Ertuğrul: Kendisi aynı zamanda toprağımdır. kaslı vücuduyla kızların bir numaralı hayranı. Diskolarda az tacize uğramadı. çocuk gece 11 e kadar çalışır sonra bana kanka hadi dışarı çıkalım derdi o kadar enerjik. en yakın arkadaşlarımdan biri oldu amerikada travel ıda beraber yaptık.

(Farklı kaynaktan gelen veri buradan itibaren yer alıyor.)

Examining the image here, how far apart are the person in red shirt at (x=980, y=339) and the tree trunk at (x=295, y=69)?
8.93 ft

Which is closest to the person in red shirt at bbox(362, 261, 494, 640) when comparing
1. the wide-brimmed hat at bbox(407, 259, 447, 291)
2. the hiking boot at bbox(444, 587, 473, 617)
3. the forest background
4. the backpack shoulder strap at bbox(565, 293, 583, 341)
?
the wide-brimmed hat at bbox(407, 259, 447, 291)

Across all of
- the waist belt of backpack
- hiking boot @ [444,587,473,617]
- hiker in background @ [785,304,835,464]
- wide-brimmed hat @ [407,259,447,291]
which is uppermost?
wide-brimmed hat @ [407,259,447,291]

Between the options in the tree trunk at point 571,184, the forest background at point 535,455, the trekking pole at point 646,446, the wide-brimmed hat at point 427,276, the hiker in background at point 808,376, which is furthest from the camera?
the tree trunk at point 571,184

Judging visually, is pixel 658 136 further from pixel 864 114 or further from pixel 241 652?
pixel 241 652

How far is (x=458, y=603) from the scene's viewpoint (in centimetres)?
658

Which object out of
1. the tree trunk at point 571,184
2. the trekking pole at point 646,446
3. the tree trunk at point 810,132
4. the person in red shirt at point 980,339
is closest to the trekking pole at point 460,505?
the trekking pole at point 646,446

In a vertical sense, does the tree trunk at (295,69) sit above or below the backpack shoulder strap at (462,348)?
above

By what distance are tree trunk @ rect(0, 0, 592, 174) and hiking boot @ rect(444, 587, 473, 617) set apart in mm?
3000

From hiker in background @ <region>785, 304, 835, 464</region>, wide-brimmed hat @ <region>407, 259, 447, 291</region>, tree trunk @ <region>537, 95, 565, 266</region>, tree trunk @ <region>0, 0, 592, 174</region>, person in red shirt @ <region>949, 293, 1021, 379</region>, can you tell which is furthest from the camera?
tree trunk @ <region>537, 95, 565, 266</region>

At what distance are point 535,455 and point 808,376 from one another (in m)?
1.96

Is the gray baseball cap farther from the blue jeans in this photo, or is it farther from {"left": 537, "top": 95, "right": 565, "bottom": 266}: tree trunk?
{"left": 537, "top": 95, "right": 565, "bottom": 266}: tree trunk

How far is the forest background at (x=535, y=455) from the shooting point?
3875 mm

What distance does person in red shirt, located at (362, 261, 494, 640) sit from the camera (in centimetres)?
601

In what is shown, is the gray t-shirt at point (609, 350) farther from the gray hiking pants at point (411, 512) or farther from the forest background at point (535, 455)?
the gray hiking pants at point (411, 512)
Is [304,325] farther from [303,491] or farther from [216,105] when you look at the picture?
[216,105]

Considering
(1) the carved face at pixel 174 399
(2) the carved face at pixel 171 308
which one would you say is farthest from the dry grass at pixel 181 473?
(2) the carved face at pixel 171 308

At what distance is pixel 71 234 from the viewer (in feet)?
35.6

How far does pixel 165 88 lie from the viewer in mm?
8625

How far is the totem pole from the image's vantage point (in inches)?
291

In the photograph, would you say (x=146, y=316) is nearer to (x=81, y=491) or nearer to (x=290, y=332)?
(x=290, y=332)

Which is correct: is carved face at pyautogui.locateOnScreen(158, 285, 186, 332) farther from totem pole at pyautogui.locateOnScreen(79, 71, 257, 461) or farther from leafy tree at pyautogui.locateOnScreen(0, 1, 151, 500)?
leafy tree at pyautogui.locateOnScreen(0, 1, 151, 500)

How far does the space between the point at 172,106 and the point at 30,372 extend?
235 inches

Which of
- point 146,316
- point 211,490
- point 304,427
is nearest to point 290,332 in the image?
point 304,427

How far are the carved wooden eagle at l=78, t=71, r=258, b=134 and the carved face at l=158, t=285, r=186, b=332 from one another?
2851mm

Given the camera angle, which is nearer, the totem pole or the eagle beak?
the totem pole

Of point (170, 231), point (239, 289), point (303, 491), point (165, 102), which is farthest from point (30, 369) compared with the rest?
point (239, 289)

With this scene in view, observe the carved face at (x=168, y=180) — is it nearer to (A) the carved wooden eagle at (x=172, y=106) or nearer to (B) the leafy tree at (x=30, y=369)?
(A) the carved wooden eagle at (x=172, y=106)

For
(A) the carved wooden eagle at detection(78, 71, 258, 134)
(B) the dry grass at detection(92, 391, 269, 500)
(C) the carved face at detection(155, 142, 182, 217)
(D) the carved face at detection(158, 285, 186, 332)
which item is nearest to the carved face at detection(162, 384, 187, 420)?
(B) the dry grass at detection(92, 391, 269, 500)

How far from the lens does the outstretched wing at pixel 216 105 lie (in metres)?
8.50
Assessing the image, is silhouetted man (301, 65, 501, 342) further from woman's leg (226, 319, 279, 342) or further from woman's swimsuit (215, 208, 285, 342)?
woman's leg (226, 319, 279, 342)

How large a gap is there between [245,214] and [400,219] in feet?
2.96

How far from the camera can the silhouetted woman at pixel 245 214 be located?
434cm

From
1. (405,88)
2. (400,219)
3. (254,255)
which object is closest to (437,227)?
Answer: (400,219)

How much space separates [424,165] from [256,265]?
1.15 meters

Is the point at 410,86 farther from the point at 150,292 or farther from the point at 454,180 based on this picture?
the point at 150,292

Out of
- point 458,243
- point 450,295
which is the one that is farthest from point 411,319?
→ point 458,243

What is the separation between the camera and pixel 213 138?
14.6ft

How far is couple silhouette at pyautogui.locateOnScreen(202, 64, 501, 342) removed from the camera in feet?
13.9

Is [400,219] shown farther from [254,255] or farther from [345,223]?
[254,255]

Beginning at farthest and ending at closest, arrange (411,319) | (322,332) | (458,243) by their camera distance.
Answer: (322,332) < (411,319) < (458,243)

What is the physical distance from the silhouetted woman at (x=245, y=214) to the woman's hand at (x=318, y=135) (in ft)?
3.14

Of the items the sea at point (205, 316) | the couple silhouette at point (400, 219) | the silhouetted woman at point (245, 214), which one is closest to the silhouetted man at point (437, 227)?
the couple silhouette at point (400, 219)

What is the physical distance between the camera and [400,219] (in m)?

Deniz: adada 6. yılı. kendisi garsondur çok orjinal biridir. iş saatleri dışında sarhoş gezer. sürekli uğraştığı amerikan süzme çocuğun biri vardı naber lan g.t, senin ben .. koyim diyip stres atardı çocuğun üstünden. oda bana gelir deniz ne dedi derdi. birbirleriyle çok uğraşırlardı. denizi herkes severdi hatta sırp çocuğun biri benim türk olduğumu öğrenince selamun aleyküm kardeş demişti. sonra gördüğü her türke bunu demeye başladı deniz öğretmiş.hatta bi gece ben bunu kolidorda sarhoşken gördüm. her kapının önüne gidip selamun aleykum kardeş diyip diğer kapıyo geçiyordu. düşünün denizin millet üzerindeki etkisini deniz demlenirken ben bi 5 dk ya kadar dönücem diyip ortadan kaybolurdu sabah geri geirdi nerdeydin diye soruncada hatırlamazdı ama saat sabah 10 diyince işinin başında olurdu akşam 10 olunca başlardı içmeye. en büyük hobisi bisiklet çalmaktı ertesi gün aldığı yere bırakırdı.